木村拓哉主演『レジェンド&バタフライ』入門 織田信長を狙撃した男の衝撃の末路
木村拓哉さん主演映画『レジェンド&バタフライ』(以下、『レジェンド』と略記)が公開されています。木村さんが演じるのは、戦国大名の織田信長。話題の映画ですので、既にご覧になった方も多いかもしれません。『レジェンド』では描かれることはありませんでしたが、実は信長、暗殺の対象となったこともあるのです。
元亀元年(1570)4月の越前・朝倉氏攻めの途上、突如として起こった北近江(滋賀県北部)の浅井長政の裏切り(長政には信長の妹・お市が嫁いでいました)。信長は家臣の羽柴秀吉・明智光秀らを金ヶ崎城に入れて殿軍(しんがり。部隊の後尾で敵襲に備える部隊)として残し、自らは京に向けて退却。月末には、無事に都に到達します。そして、5月9日には、岐阜に帰ろうとするのです。

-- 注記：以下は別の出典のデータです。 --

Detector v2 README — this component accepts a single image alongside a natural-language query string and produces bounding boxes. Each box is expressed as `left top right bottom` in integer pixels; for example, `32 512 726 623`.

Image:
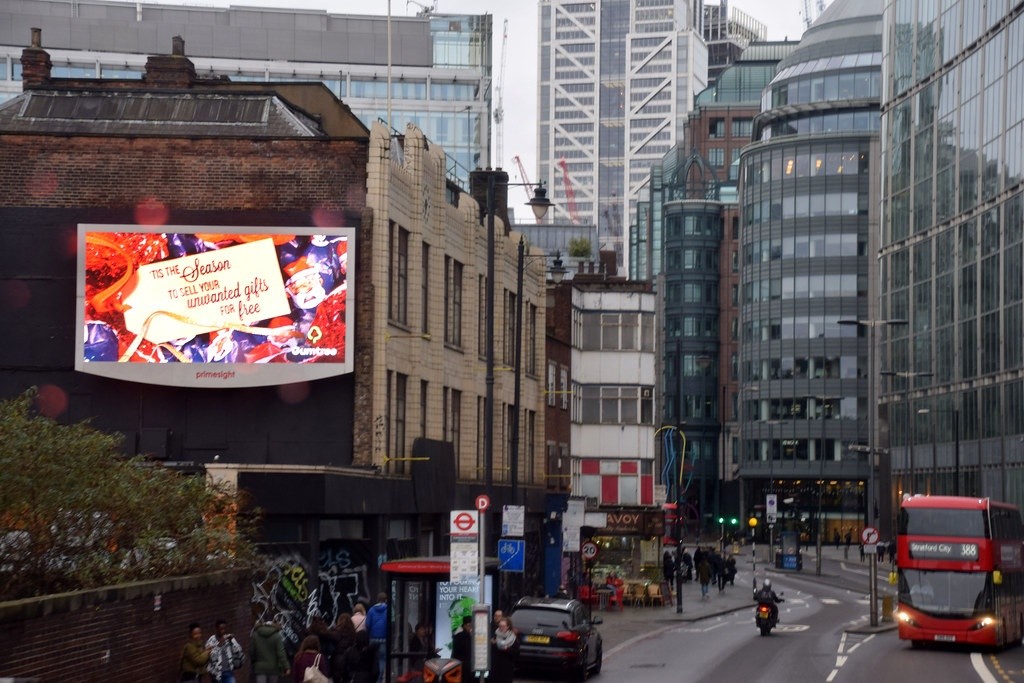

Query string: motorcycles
752 586 786 636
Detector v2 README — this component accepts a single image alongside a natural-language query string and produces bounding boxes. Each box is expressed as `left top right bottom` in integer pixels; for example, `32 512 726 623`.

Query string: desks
595 588 613 612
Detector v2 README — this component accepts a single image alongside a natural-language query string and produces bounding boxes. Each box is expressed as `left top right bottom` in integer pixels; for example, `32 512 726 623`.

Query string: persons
858 541 866 563
553 585 570 599
887 540 897 563
909 572 934 602
606 570 625 612
912 517 935 534
716 553 737 594
453 607 521 683
725 529 745 549
663 550 677 592
834 531 840 550
877 541 886 562
753 579 785 623
565 576 579 599
844 531 852 550
178 592 432 683
694 545 720 599
681 546 693 582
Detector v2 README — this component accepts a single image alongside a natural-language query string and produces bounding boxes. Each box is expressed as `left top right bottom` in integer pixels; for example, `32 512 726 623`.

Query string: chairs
579 576 663 612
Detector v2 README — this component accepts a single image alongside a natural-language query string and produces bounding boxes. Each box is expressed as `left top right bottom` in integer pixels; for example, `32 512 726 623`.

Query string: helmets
763 579 771 589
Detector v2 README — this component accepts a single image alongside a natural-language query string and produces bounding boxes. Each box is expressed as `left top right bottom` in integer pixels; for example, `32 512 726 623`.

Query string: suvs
508 593 605 683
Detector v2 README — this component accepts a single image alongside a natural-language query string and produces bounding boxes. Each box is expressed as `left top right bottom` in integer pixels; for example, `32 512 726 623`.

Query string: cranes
556 159 581 224
512 156 546 224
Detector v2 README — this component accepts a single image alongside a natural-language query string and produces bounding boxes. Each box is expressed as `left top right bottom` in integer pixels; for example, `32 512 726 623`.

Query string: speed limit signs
580 540 598 560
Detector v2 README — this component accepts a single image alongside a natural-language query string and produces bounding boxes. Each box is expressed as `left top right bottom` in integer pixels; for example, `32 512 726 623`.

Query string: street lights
804 391 847 579
838 318 911 627
480 178 557 558
754 418 789 564
737 385 764 545
675 419 688 613
917 408 961 497
506 231 572 612
879 369 936 495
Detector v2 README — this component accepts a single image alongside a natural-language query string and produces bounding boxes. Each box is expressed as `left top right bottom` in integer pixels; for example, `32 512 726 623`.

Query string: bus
661 502 684 547
887 492 1024 652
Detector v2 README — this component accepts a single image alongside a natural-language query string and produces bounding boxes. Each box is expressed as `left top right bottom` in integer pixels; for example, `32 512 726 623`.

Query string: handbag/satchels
181 671 198 683
230 638 242 668
304 653 328 683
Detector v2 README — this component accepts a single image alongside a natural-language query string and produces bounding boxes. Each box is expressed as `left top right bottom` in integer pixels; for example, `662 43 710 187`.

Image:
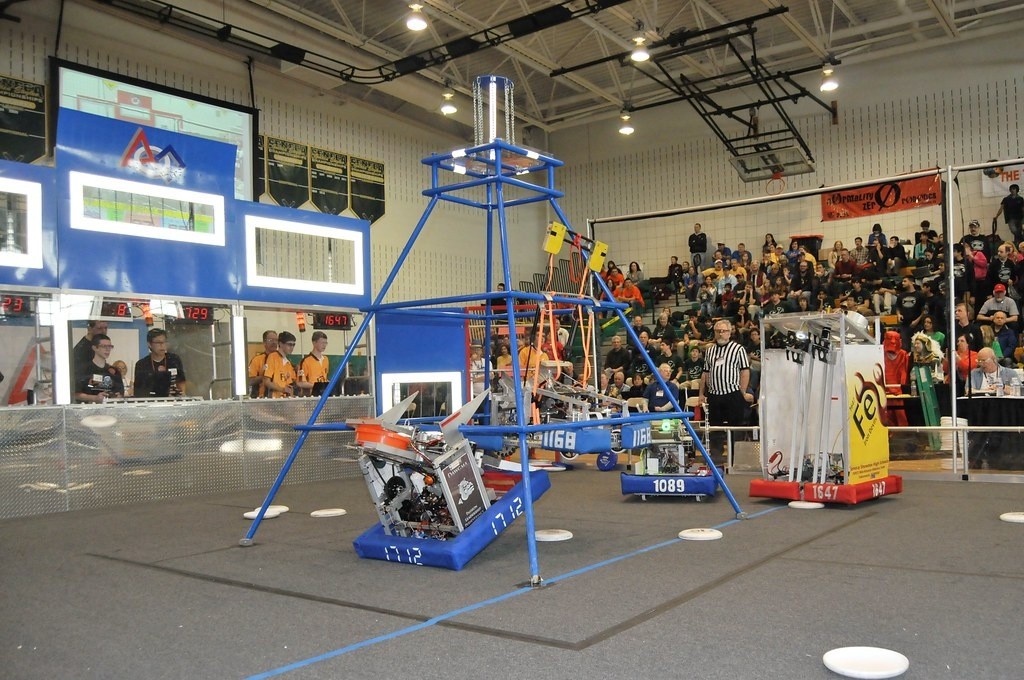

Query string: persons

信長は近江国に入ると、浅井長政に対抗するため、家臣たちを砦や城に配します。一方、長政も鯰江城(東近江市)に軍勢を入れたり、村人をそそのかして一揆を起こしたりして、信長が岐阜に帰ろうとするのを止めようとするのです。
よって、信長は伊勢経由で岐阜に帰ろうと千草越(近江と伊勢を結ぶ街道)を敢行します。が、その千草山中で事件は起こります。杉谷善住坊という者が、鉄砲で信長を狙撃したのです。
信長の運命は如何にというところですが、鉄砲玉は信長の体をかすっただけで大事には至りませんでした(その後、信長は無事に岐阜に到着)。善住坊という男の素性は謎に包まれていますが、『信長公記』(信長家臣・太田牛一が記した信長の一代記)によると、鉄砲の名手であり、信長暗殺は、六角承禎に依頼されたようです。
かつて南近江を支配した六角氏。が、承禎は信長の上洛戦(1568年)に抵抗し、蹴散らされていました。信長に遺恨を持っていたことでしょう。
さて、善住坊ですが、逃亡生活を送るも、天正元年(1573)9月頃に、捕縛されてしまいます。そして9月10日に岐阜に連行。善住坊は信長を狙った経緯について尋問された後、処刑されます。
しかも、その処刑法というのが、残忍でした。善住坊を生きたまま、首だけ出した状態で土中に入れ、首をノコギリで挽かせたのです。『信長公記』には「思食すままに御成敗遂げられ、(中略)日ごろの憤りを散ぜられ」とありますので、信長がこの処刑法に満足していたことは間違いありません。
信長の「暗黒面」と言えるかもしれませんが、同書は「上下一同、これ以上の満足はなかった」とも書いていますので、これは戦国の気風と言うべきかもしれません。